El ciruja me mira fijo y hace otro gesto para que le siga explicando. Entonces le cuento cómo esos gritos arruinan todas mis noches.
Cuando termino, el ciruja da las últimas pitadas, apaga la colilla con la punta del pie y se queda pensando con la cara apoyada entre las manos; después, se levanta y camina como puede hasta la orilla. Yo lo sigo.

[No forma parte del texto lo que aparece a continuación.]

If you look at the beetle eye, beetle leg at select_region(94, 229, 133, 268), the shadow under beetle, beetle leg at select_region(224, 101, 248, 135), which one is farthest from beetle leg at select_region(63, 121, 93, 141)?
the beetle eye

—Las penas se hacen oír… —dice y levanta las manos al cielo, como un profeta.
—¿Las penas?
—Las penas las trae el viento y el río las devuelve a sus dueños —dice con voz grave y los brazos alzados. Y queda así por unos segundos, hasta que tambalea. Me acerco rápido y lo atajo por la espalda. 
Mientras lo sostengo, no puedo dejar de pensar en lo que acaba de decir.
—Tengo sueño, necesito descansar.
Lo acompaño hasta las parrillas.
—Ahora váyase, por favor, quiero dormir… —insiste el ciruja.
Le doy las gracias por haberme escuchado; él me contesta que “no fue nada” con un ademán. Después, empieza a juntar las bolsas y se mete de nuevo en el hueco.
“El río devuelve las penas”, repito por lo bajo mientras lo miro acostarse.
Vuelvo por el camino de tierra, paso por la plaza y cruzo de nuevo la avenida para recorrer las mismas calles por las que vine. Ya no tengo frío y no me duele nada.

Llego al edificio y subo los dos pisos por escalera. Cuando abro la puerta, la llamo.
—Amor, llegué…
Ella no responde.
Cierro la puerta con llave, recorro el pasillo y entro al dormitorio.
Antonella duerme con la boca abierta y el televisor prendido. Me desvisto, cuelgo la ropa y me acuesto junto a ella. Está hermosa, mucho más linda que cuando me fui. Le saco el control remoto que todavía tiene en la mano y apago la tele. En la oscuridad tanteo la frazada y la estiro hasta que quedamos tapados por encima de la cabeza. Ahora solo escucho su respiración.